Being a subject in the other’s country
DOI:
https://doi.org/10.48075/ri.v25i1.29727Keywords:
Migrant identities, self-narrative, memory, decoloniality, discourse studiesAbstract
This paper presents the study on migrant representations from a discursive and decolonial theoretical perspective, using the self-narrative of a Beninese migrant, who is an undergraduate student in Brazil, as a way of bringing to light silenced discourses of minoritized groups, such as that of the migrant, and getting to know a little about the identity of this subject in displacement. The French Discourse Analysis will be used as a methodological device, establishing the articulation between linguistic materiality and history, for the production of meaning. The corpus is composed of discursive excerpts of the migrant’s self-narrative from the thematic selection that characterizes regularities, among other categories of analysis based on the global semantics proposed by Dominique Maingueneau. The general objective is to analyze the identity representations that the subject builds of herself and of the other - the Brazilian people -, which emerge from her narrative, in order to discuss some traces of her subjectivity and identity and the processes of memory formation that occur, in her case, between cultures and languages. For the use of self-narrative as a possibility of building knowledge, we bring Michel Foucault’s study related to self-writing, in addition to other authors who talk about the importance of life stories. To support theoretically the notions of memory, difference and identity, we rely on cultural studies in addition to the decolonial perspective to deal with the subjugated identities of minorities.
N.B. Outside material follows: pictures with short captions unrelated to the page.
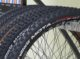 Bike europe vittoria graphene flagship 80x59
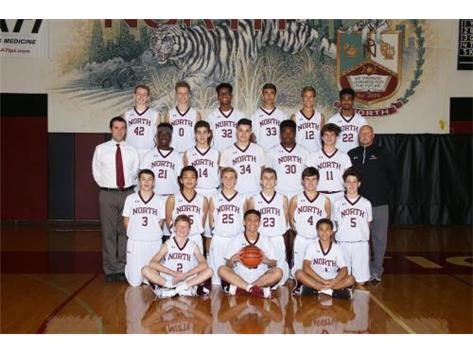 2016-17 Freshman Boys Basketball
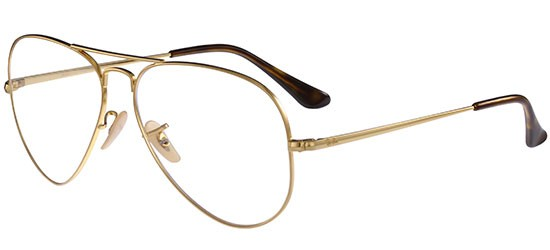 AVIATOR LARGE METAL RX 6489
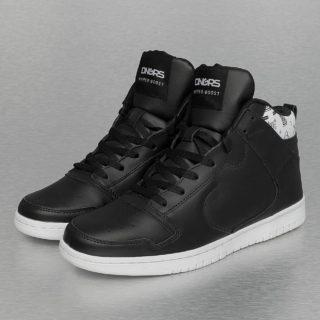 Dangerous DNGRS Hyper Boots in zwart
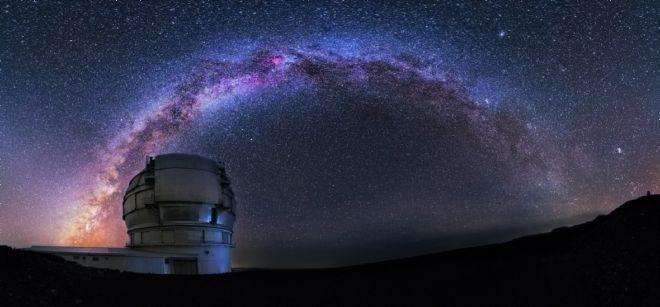 Gran Telescopio Canarias | Gran Telescopio Canarias (GTC), el mayor telescopio óptico del mundo ...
With this reflection, we understand that it is possible to break with the exclusive and Eurocentric thought, which gives discursive space and relevance only to the narratives of privileged peoples to the detriment of the dominated, of the colonizing subject to the detriment of the colonized, of the hegemonic subject to the detriment of the ordinary or " infamous” that Foucault speaks of, thus valuing the locus of speech of a black migrant and giving relevance to her invisible and silenced existence in the host country, which is often hostile to her.